For mid‑size zoological institutions, the OKC Zoo example illustrates how conservation‑focused ‘baby stories’ produce earned media that complements paid programming (holiday lights and seasonal events), producing both admissions lifts and ancillary spend in F&B and retail—patterns explicitly noted by the zoo in reporting on the month’s performance [1][2][3]. The zoo’s social posts amplified the narrative to local audiences and supporters, reinforcing earned‑media effects [4].
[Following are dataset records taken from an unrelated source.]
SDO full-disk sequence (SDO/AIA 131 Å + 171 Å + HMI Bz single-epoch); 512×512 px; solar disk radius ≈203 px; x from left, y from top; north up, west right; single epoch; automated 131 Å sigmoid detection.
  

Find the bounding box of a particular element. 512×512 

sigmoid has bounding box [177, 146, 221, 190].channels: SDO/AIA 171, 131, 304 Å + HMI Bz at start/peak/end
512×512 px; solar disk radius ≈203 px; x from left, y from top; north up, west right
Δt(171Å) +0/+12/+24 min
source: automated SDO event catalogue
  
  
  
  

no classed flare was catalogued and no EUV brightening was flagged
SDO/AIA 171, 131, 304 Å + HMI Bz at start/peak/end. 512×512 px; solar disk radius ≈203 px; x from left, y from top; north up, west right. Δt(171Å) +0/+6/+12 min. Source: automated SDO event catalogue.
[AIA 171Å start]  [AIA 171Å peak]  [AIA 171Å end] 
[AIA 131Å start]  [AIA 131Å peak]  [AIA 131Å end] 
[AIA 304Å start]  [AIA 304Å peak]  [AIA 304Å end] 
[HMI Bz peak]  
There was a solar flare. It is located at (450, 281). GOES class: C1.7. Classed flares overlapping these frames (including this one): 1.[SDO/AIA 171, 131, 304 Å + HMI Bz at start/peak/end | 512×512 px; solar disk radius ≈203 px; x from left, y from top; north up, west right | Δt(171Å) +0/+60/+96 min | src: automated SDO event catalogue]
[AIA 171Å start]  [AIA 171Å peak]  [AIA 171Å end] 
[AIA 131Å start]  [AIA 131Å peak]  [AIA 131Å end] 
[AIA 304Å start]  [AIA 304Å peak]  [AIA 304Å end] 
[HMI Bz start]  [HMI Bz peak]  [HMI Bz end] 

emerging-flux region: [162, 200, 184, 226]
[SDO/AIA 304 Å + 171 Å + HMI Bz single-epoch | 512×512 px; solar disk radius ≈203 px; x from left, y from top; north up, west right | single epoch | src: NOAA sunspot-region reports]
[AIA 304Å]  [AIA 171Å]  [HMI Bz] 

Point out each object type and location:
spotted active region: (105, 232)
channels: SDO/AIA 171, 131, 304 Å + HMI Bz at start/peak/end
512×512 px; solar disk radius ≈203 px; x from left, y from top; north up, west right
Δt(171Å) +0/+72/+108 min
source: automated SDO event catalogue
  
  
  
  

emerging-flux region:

Operational Pressures of an Extended Shoulder Season

Elevated shoulder‑season demand exposes operational stress points: staffing levels and schedules, visitor flow across exhibits, and throughput for food & beverage and retail concessions—challenges the zoo acknowledged as it planned winter hours and weekday closures to manage operations through early February [2][3]. These capacity and staffing shifts also appear in the zoo’s public schedule adjustments for winter hours and planned closures, which are intended to align service levels with demand fluctuations [2][3].

Data-Driven Decisions: Short-Term and Planning Impacts

Immediate effects likely include higher short‑term admissions revenue and increased ancillary receipts from seasonal offerings; longer term, the data from November provides empirical evidence to refine staffing models, event calendars and near‑term capital priorities for winter‑to‑spring programming—uses the zoo itself emphasized when describing how the month’s success was achieved through programming and guest experience execution [1][2]. For park operators and municipal partners, the OKC Zoo’s results act as a practical case study in packaging seasonal products and conservation storytelling to extend visitation beyond summer while underlining the necessity of capacity management and back‑of‑house scaling [GPT].